Cependant, dans le même ordre d’idée, d’autres vont jusqu’à faire du droit Ohada un droit international public du fait d’être né d’un traité international. Ça fait donc du droit Ohada un droit reposant sur une norme internationale . C’est partant de ce postulat qu’une partie de la doctrine soutient comme souligné avec force que le droit Ohada est un droit international public. A contrario, une autre partie soulève et développe l’idée selon laquelle, le droit Ohada n’est ni un droit communautaire, ni un droit international public mais il serait un droit commun, mieux, un droit d’intégration économique. C’est tout le sens de l’objet de cette étude.
La nature du droit OHADA n’a cessé de susciter un tonneau des danaïdes au sein de la doctrine. D'aucuns soulignent qu’il est un droit communautaire, d’autres a contrario voit en lui un droit international public.

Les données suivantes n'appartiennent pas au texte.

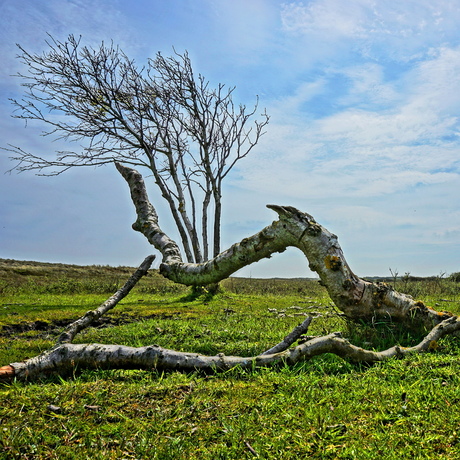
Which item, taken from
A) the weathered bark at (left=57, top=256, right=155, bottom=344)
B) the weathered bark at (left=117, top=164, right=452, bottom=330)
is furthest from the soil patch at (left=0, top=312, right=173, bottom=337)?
the weathered bark at (left=117, top=164, right=452, bottom=330)

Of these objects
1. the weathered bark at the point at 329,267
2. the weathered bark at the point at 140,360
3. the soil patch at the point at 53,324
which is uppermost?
the weathered bark at the point at 329,267

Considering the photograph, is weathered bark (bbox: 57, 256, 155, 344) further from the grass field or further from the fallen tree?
the grass field

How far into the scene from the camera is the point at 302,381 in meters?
4.41

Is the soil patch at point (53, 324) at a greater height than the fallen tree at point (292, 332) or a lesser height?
lesser

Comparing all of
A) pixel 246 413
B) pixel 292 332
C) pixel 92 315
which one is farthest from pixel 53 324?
pixel 246 413

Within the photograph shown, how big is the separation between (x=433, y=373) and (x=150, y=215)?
8.82 m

D'autres encore, estiment qu’il ne saurait être un droit communautaire, ni un droit international public. Ici, il est question de ceux qui soutiennent la thèse selon laquelle le droit OHADA est un droit d'intégration économique. Cette analyse, met en évidence la nature du droit OHADA eu égard au système juridique et judiciaire. Une question se pose : le droit OHADA est-il véritablement un droit communautaire ? Cette question fait appel à une autre interrogation allant dans le même sillage : la CCJA est-elle réellement une juridiction communautaire ? Puisque faire du droit OHADA un droit communautaire c’est faire de la CCJA une juridiction communautaire. L'OHADA est en effet un système juridique et la CCJA un système judiciaire. L’analyse sérieuse et profonde de la nature du droit OHADA nous permet de souligner de façon constante que le droit OHADA est un droit commun et que la CCJA constitue une juridiction commune. Il paraît donc clair sur le fondement de ces propos et de l'analyse qui en découlera que le droit OHADA ne serait constituer un droit communautaire, mais plutôt une intégration par une uniformisation, qui comme il a été dit demeure mitigée. Le débat sur la nature du système juridique et judiciaire de l'OHADA demeure au-delà des études qui lui ont été consacrées jusqu’à ce jour.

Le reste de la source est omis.